A disabled person does not have to carry a bill of sale around for their oxygen tank, any type of license to use a motorized wheelchair, any tags on their cane stating it is government approved.

The ADA is a civil rights law not a criminal law. That is why people are not arrested for violating the ADA. Now there are some cases where someone can be arrested such as if a particular state has such a law in its criminal statutes. So in some cases the police when called can only deal with the behavior of a business employee or of a customer. 
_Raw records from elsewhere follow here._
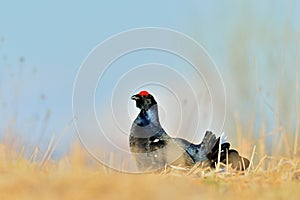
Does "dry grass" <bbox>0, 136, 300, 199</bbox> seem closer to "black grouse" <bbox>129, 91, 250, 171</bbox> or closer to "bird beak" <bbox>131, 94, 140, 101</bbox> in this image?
"black grouse" <bbox>129, 91, 250, 171</bbox>

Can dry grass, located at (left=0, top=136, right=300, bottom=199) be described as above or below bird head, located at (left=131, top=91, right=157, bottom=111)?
below

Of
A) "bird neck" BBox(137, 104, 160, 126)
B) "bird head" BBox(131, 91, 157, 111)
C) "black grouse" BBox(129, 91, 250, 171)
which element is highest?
"bird head" BBox(131, 91, 157, 111)

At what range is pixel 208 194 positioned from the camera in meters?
3.13

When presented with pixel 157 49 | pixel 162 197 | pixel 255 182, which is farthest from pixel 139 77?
pixel 162 197

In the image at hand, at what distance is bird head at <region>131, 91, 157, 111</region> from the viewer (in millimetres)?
5598

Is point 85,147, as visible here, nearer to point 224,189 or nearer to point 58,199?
point 224,189

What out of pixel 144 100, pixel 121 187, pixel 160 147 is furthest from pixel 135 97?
pixel 121 187

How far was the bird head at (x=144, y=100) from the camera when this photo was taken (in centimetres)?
560

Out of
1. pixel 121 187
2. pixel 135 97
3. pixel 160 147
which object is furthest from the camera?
pixel 135 97

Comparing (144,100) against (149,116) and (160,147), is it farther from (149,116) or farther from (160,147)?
(160,147)

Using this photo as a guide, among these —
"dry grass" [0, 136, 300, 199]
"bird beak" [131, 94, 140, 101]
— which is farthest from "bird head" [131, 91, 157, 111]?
"dry grass" [0, 136, 300, 199]

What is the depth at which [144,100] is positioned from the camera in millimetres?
5641

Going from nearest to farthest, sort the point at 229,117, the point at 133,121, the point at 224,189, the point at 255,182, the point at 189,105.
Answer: the point at 224,189 < the point at 255,182 < the point at 133,121 < the point at 189,105 < the point at 229,117

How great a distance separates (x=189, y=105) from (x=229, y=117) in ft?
5.01
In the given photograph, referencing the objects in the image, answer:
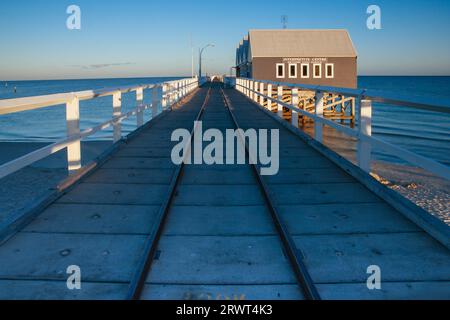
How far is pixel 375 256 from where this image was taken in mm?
4281

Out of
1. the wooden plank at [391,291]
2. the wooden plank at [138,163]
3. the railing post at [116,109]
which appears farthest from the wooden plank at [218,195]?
the railing post at [116,109]

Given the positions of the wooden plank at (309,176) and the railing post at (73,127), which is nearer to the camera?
the railing post at (73,127)

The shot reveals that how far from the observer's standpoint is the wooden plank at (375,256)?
3898 mm

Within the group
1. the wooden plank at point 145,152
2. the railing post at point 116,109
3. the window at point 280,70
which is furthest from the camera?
the window at point 280,70

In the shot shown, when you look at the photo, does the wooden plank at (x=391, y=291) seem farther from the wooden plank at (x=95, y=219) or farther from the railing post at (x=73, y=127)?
the railing post at (x=73, y=127)

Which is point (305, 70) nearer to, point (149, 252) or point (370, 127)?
point (370, 127)

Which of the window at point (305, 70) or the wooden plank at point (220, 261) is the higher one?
the window at point (305, 70)

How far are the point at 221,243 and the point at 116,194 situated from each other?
7.23 feet

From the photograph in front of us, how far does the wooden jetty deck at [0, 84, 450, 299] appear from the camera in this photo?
3727 millimetres

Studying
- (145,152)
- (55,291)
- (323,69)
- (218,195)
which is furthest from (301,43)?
(55,291)

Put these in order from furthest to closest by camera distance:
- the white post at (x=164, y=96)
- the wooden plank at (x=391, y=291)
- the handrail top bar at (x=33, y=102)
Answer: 1. the white post at (x=164, y=96)
2. the handrail top bar at (x=33, y=102)
3. the wooden plank at (x=391, y=291)

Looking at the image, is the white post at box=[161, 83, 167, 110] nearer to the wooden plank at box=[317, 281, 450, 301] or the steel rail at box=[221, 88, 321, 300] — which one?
the steel rail at box=[221, 88, 321, 300]

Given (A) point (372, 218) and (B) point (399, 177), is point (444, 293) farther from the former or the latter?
(B) point (399, 177)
Strange that the advocates in that state kept citing the ADA instead of their State Law which is what gave the police officers the right to arrest the restaurant owner. Now under NC State Law is to be covered under their extra protection (criminal law where violators can be arrested) SDs must have a tag issued by the Dept. of Health and Human Services. 

Chapter 168

168‑4.2. May be accompanied by service animal.
(a) Every person with a disability has the right to be accompanied by a service animal trained to assist the person with his or her specific disability in any of the places listed in G.S. 168‑3, and has the right to keep the service animal on any premises the person leases, rents, or uses. The person qualifies for these rights upon the showing of a tag, issued by the Department of Health and Human Services, under G.S. 168‑4.3, stamped "NORTH CAROLINA SERVICE ANIMAL PERMANENT REGISTRATION" and stamped with a registration number, or upon a showing that the animal is being trained or has been trained as a service animal. The service animal may accompany a person in any of the places listed in G.S. 168‑3.

Federal Law (Civil Rights Law) does not require certification or tags.
NC State Law (Criminal Law) gives EXTRA protection only to those who have registered their dogs and display a tag. 

So while the restaurant owner could be prosecuted under Fed. Law, the ADA, it would probably be years before the case was looked into. Under State Law, an arrest can be made on the spot and prosecuted as a criminal violation.

If someone wants to claim the extra rights given by a State they must follow the State requirements. They are not forced to follow these State requirements but by not doing so they do not received those extra benefits.


----------